I spent ages investigating, thinking about using yeast as simple, easy to DIY, but in the end FE was the way to go and at £10 for 2Kg refill was a no brainer. There are no safety issues with a FE in a home environment other than it's red and will probably never match curtains, sofa's or cushions, but that's what a cupboard is for. If you have real installation problems, the FE can be located remotely, outside, in a garage and CO2 piped to where needed, just do it right or else you will get uncontrollable CO2.

The issues yeast people encountered were
- Very hard to control CO2 reliably. As majority of plant and algae issues are all CO2 related, people were either melting their expensive plants (lack of CO2) or algae coating their expensive plants & tank (variable CO2).
- Very easy to asphyxiate your expensive fish especially at night.
- Needs weekly, possibly daily maintenance.
- Easy to gas your fish/induce algae in the summer when yeast does better.
- Easy to algae coat your plants in the winter when yeast does worse in the cold.
- Be extremely careful with traps to catch escaping yeast ferment. Getting this in the tank due to say knocking bottle over will wipe out all live stock.
- Sealing the equipment. As the equipment will most likely be home made ie coke bottles & tubing, leaks, especially after maintenance is an issue leading melting plants and tank becoming algae farm.
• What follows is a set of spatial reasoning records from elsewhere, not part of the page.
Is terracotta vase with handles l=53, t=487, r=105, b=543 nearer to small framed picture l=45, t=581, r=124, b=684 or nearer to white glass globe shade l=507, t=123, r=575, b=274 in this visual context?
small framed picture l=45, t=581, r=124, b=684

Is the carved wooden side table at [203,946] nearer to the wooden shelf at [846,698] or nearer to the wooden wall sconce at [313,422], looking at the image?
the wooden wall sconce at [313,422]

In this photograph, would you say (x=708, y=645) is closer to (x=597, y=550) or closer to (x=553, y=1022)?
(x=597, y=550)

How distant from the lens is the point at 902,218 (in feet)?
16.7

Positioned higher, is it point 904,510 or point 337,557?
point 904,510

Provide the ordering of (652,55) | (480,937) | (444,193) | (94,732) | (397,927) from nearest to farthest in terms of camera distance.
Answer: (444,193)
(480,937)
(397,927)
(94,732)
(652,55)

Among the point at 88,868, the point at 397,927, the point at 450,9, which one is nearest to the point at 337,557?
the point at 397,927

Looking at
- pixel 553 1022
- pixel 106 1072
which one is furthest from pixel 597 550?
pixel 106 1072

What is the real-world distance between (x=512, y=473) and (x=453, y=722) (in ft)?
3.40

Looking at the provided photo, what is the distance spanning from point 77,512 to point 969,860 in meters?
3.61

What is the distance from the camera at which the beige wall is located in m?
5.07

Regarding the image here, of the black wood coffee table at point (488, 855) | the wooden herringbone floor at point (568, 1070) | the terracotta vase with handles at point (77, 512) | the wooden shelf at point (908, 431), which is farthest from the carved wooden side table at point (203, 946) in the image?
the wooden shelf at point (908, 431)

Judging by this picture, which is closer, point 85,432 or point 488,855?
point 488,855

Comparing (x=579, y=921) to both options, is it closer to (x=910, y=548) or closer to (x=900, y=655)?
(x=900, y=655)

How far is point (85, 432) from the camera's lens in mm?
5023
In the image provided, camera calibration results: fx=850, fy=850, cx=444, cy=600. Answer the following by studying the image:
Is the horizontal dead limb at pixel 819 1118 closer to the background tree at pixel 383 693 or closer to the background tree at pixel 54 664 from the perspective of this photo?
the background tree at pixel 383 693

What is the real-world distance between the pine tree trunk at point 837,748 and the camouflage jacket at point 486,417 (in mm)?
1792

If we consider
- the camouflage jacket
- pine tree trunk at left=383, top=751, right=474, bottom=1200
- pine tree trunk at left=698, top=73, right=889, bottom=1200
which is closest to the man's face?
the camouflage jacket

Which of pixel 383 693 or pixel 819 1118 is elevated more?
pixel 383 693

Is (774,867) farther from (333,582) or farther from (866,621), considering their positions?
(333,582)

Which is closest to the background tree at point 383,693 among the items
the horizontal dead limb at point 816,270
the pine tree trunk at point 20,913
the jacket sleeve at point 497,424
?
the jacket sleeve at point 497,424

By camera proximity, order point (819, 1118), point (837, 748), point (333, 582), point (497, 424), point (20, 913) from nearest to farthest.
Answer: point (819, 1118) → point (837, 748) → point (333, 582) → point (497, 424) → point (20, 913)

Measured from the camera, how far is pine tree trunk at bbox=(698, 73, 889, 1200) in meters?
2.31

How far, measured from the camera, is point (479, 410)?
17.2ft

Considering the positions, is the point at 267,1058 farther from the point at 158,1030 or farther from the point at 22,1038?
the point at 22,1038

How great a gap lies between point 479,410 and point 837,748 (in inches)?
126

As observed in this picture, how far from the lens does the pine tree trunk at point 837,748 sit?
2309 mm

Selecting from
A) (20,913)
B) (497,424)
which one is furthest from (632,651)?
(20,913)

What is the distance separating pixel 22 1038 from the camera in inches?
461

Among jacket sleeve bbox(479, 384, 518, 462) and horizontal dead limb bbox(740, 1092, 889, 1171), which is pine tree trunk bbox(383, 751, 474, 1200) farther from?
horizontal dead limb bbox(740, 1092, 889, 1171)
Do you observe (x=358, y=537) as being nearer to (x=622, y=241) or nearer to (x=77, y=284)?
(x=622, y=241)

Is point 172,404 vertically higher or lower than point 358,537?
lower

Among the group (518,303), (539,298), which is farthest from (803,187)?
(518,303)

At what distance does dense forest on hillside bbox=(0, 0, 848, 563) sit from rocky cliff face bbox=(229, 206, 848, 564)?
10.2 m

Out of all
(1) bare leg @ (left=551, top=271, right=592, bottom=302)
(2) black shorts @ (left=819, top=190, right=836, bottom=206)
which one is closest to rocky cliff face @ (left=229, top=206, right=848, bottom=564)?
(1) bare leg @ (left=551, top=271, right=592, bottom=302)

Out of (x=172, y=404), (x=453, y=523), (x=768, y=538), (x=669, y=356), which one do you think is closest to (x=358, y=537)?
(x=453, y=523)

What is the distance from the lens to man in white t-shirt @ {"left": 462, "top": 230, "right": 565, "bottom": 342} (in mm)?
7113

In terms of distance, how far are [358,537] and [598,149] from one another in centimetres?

Anyway you may get on better than previous people with yeast, let us know.


----------



## daizeUK (11 Oct 2013)

Thanks for the tips Ian, that's really helpful.  It's good to know what the pitfalls are that I should watch out for.
I won't be using sensitive plants and I'm prepared to spend a good time tweaking the system before adding any stock.  If I can't get the darned thing to work then I'd rather figure that out before subjecting fish to my mistakes.

The FE route is undoubtedly the best and cheapest but the husband has flatly put his foot down and said no.  I'm pushing my luck having three fish tanks in the house right now so I'm not going to argue with him!


----------



## ian_m (11 Oct 2013)

One thing someone did to improve reliability of yeast based system was plonk the generator(s) (fizzy drinks bottle) in a bucket of water heated by a 50W aquarium heater.

Nice consistent CO2 generation (using jelly & yeast), good plant growth, including gassing fish at night when air pump failed . Couple of issues water going mouldy in bucket due to being contaminated with yeast yuck.

However one day the heater melted a hole in the bucket, flooded the kitchen and proceeded to start melting everything else under the cupboard .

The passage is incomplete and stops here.